Por lo que atañe a Casandra, el problema se muestra transparente, claro. Los sobrinos de doña Juana representan dos órdenes de actividad económica: agricultura e industria. Son laboriosos, inteligentes, cultos. Tienen ambiciones: hoy por hoy, la ambición es el estimulante del trabajo. Doña Juana encarna la vida contemplativa. He aquí el problema de los problemas. La vida contemplativa es el polo negativo, es la anulación de la especie, es reducir el universo a la incógnita de salvar la propia alma individual, es tomar la existencia terrenal como tránsito efímero y senda pedregosa que conduce a la inmarcesible ventura. La vida activa es el polo positivo, es la consagración del esfuerzo, es poner el último fin del perfeccionamiento individual en el perfeccionamiento y futuro bienestar de la especie, y es trasplantar los árboles que dan tibia sombra en los edenes del Eterno a los pegujares del hombre de buena voluntad que trabaja aquí abajo. ¿Que el agricultor y el industrial son codiciosos?
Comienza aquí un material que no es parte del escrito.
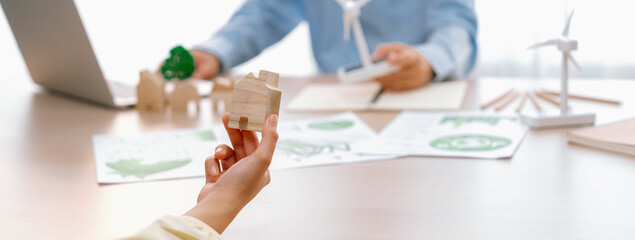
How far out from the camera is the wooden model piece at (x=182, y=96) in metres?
0.93

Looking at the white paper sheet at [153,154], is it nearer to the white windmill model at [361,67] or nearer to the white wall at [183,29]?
the white windmill model at [361,67]

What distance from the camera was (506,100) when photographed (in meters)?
0.90

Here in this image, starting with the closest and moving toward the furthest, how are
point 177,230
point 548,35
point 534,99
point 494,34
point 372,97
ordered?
point 177,230 → point 534,99 → point 372,97 → point 548,35 → point 494,34

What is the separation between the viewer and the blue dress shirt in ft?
3.91

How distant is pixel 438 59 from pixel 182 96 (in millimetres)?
450

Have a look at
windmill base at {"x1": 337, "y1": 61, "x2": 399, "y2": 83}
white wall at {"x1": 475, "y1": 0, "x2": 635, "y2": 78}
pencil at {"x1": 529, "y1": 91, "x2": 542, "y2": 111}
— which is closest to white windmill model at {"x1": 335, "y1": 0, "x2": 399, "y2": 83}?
windmill base at {"x1": 337, "y1": 61, "x2": 399, "y2": 83}

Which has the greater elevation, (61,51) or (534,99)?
(61,51)

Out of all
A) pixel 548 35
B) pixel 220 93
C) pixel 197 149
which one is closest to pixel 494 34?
pixel 548 35

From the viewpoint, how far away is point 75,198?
1.82 feet

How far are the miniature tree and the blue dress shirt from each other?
0.78ft

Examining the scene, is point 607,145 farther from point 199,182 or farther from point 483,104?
point 199,182

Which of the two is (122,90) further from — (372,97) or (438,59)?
(438,59)

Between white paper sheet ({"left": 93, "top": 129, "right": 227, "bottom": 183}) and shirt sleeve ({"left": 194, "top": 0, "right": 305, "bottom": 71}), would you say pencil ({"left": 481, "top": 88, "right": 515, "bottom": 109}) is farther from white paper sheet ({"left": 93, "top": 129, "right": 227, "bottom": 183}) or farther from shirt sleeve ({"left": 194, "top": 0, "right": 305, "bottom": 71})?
shirt sleeve ({"left": 194, "top": 0, "right": 305, "bottom": 71})

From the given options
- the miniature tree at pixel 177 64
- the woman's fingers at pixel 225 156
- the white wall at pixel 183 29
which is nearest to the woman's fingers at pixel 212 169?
the woman's fingers at pixel 225 156
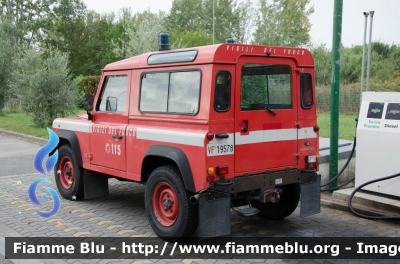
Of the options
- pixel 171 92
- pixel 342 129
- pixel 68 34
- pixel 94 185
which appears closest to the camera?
pixel 171 92

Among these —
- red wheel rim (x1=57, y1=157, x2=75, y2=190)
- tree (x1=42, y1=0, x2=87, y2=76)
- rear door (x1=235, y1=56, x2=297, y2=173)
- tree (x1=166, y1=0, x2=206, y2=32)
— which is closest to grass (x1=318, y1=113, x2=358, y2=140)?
rear door (x1=235, y1=56, x2=297, y2=173)

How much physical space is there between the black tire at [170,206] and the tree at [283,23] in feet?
98.0

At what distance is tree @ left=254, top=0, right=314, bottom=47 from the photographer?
3466 cm

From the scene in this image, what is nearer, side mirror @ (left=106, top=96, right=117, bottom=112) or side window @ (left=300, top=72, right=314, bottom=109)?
side window @ (left=300, top=72, right=314, bottom=109)

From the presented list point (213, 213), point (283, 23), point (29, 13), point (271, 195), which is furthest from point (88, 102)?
point (29, 13)

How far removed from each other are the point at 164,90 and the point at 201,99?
2.62 feet

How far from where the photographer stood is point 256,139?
500 centimetres

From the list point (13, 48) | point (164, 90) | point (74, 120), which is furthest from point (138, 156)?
point (13, 48)

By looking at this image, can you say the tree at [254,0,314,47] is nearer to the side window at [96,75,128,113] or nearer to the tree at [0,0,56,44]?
the tree at [0,0,56,44]

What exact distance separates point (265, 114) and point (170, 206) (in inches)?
61.7

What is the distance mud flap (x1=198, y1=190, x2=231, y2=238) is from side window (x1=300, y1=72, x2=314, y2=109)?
1671 mm

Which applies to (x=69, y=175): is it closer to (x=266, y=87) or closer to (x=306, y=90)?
(x=266, y=87)

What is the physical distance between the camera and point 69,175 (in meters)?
7.27

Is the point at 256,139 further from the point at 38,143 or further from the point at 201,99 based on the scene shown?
the point at 38,143
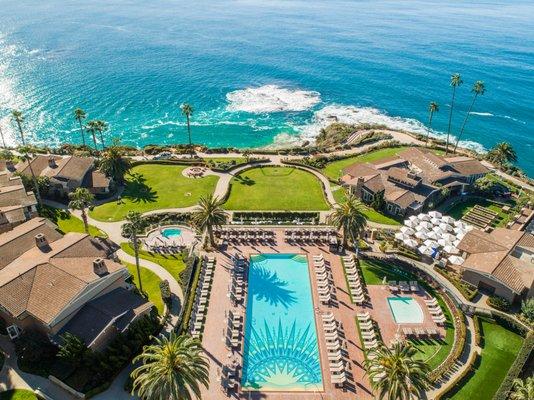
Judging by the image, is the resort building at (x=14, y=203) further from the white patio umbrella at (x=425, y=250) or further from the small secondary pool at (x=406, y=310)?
the white patio umbrella at (x=425, y=250)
Bien. ¿Hemos de amarles menos por eso? ¿No les basta, como títulos que reclaman nuestro amor, la voluntad de crear nuevos bienes? De otro lado, ¿que doña Juana es desprendida y es abnegada en cuanto se le toca a salvar su alma? Bien. ¿Hemos de amarla más por eso? ¿No es bastante, para que la repudiemos, el que nos induce a la negación de la vida? Claro que doña Juana se nos muestra con una perfección moral propia, si se la coteja con sus sobrinos. Pero es una perfección aparente tan sólo, y, desde luego, es una corrupción social y un morbo de tal índole que daría al traste muy presto con el organismo colectivo más recio. Imaginad una sociedad en donde todos los elementos capitalistas tengan los ojos en blanco por mantenerlos desleídos en el reino interior o en las sombras ultraterrenas. ¿Qué acontecería? Que la riqueza creada, sin cuyo amparo es punto menos que imposible crear otra nueva, afluiría a las manos tenebrosas de los gestores de la bienaventuranza, dejando huérfanas de toda protección a las actividades vitales, cuyo oriente es el mejoramiento humano. Agricultor e industrial, en el drama Casandra piensan en sus hijos, viéndose burlados y sin blanca por la doña Juana, la cual transmite su fortuna a ciertos ociosos institutos, compuestos por gente contemplativa. ¿Hemos de ser tan romos que entendamos los hijos de la carne? No: los hijos son los trabajadores, son los labradores, son la nación entera; son, en último extremo, los campos yermos y los talleres vacíos.